The theme is pretty well integrated. The way that the market booths, goods, and the ship interact gives that feel of sailing and trading. It would be hard to paste another theme onto these mechanics and have it makes any sense.

The Bad
Player interaction is fairly minimal. If you pick up a good from a city where another player has the market booth majority, you give him a Taler. At the end of your turn you can decide where to leave the ship. Other than that you are just making tactical decisions based on the board set up that the previous player left you with. With two players, it might be possible to look ahead at your opponents likely next move, and where that will leave you, but with 3, I don't think that would work. You just have to wait to see where things end up and adjust accordingly.
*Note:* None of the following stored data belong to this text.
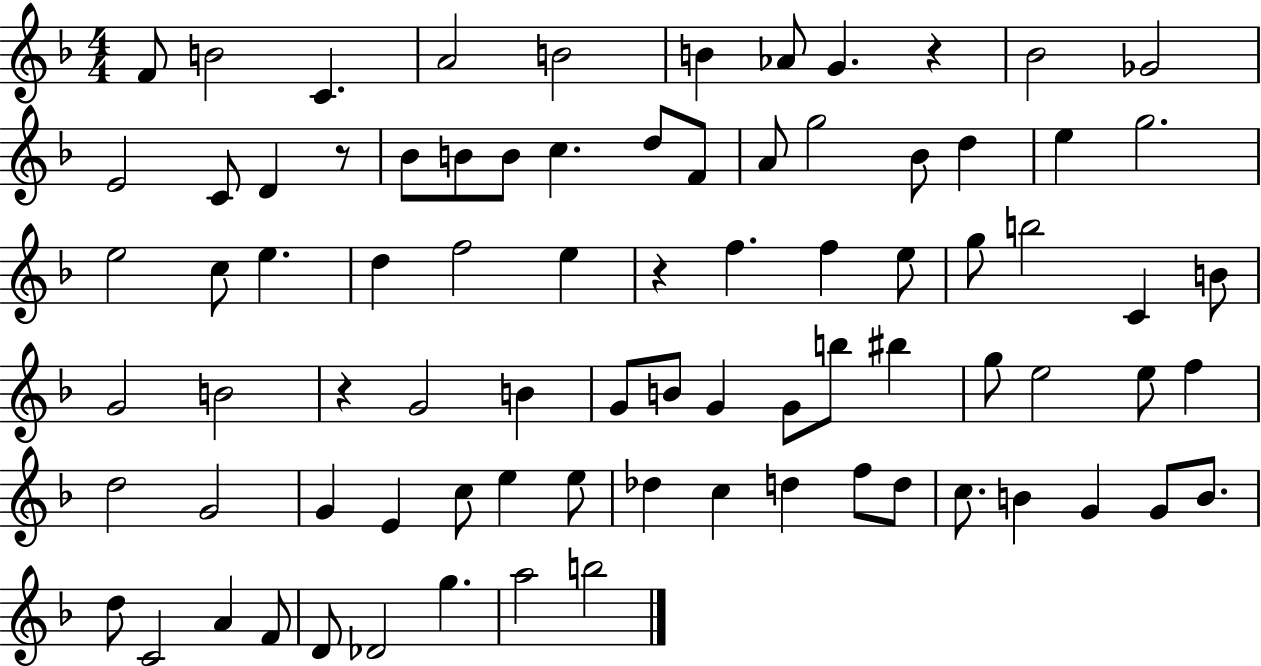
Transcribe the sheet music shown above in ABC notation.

X:1
T:Untitled
M:4/4
L:1/4
K:F
F/2 B2 C A2 B2 B _A/2 G z _B2 _G2 E2 C/2 D z/2 _B/2 B/2 B/2 c d/2 F/2 A/2 g2 _B/2 d e g2 e2 c/2 e d f2 e z f f e/2 g/2 b2 C B/2 G2 B2 z G2 B G/2 B/2 G G/2 b/2 ^b g/2 e2 e/2 f d2 G2 G E c/2 e e/2 _d c d f/2 d/2 c/2 B G G/2 B/2 d/2 C2 A F/2 D/2 _D2 g a2 b2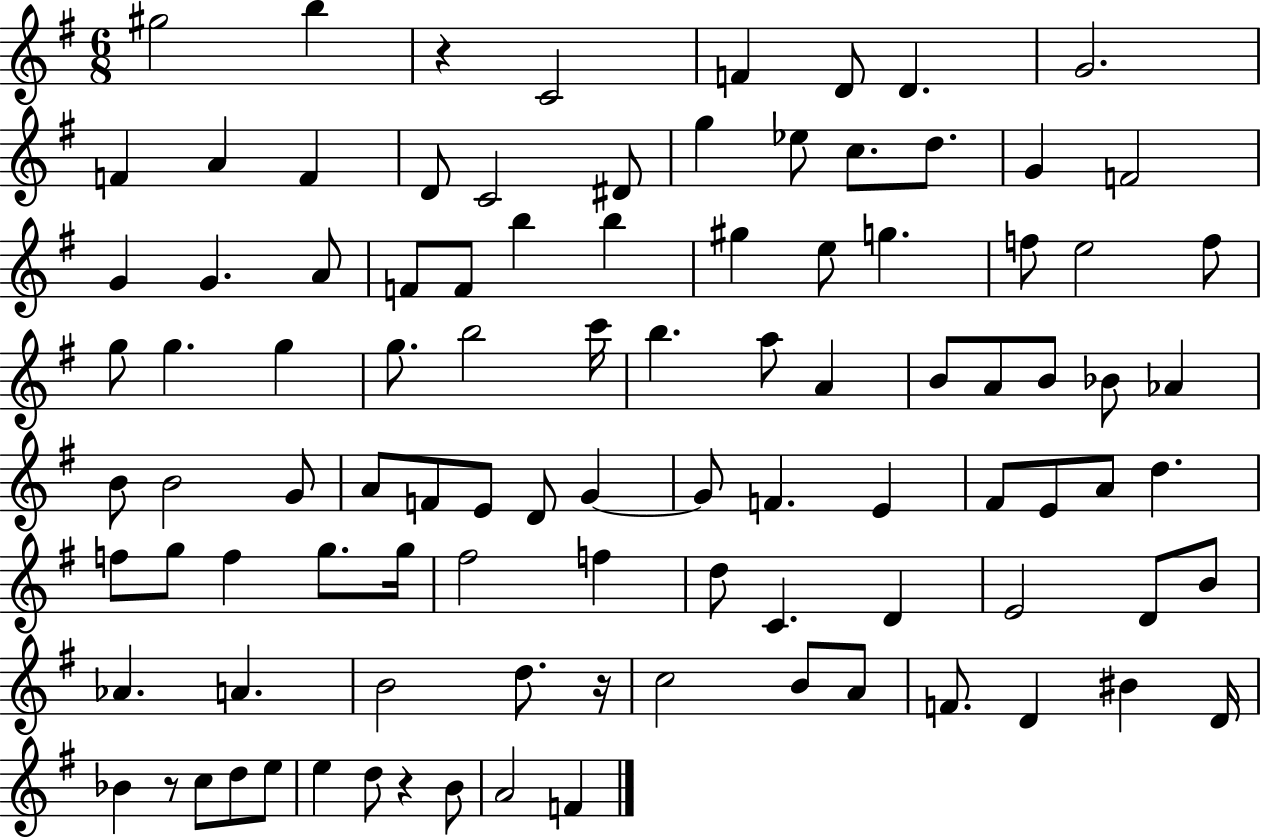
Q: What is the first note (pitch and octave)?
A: G#5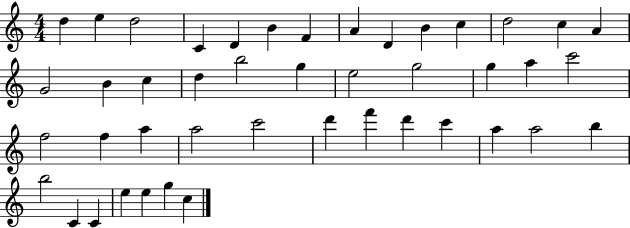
{
  \clef treble
  \numericTimeSignature
  \time 4/4
  \key c \major
  d''4 e''4 d''2 | c'4 d'4 b'4 f'4 | a'4 d'4 b'4 c''4 | d''2 c''4 a'4 | \break g'2 b'4 c''4 | d''4 b''2 g''4 | e''2 g''2 | g''4 a''4 c'''2 | \break f''2 f''4 a''4 | a''2 c'''2 | d'''4 f'''4 d'''4 c'''4 | a''4 a''2 b''4 | \break b''2 c'4 c'4 | e''4 e''4 g''4 c''4 | \bar "|."
}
Minor nitpick, but it would have been nice if the goods markers had actual different goods on them (i.e. gems, salt, fish, etc.) rather than being differentiated by color. Would have added more theme to the game, and also would have resolved the minor color blindness issue.

Conclusion
I really enjoyed this game, and I'm curious how it will stand up to repeated play. I have a fear that after playing it 6 or 7 times, the "right" move will always be pretty obvious and the game will play on automatic pilot, but it's possible there is depth I just don't see yet (probably involved with leaving the ship in places inconvenient to other players). The mechanic is enjoyable enough and the game is short enough that even if the strategic depth doesn't hold up, I think it will always be an entertaining filler. Recommended.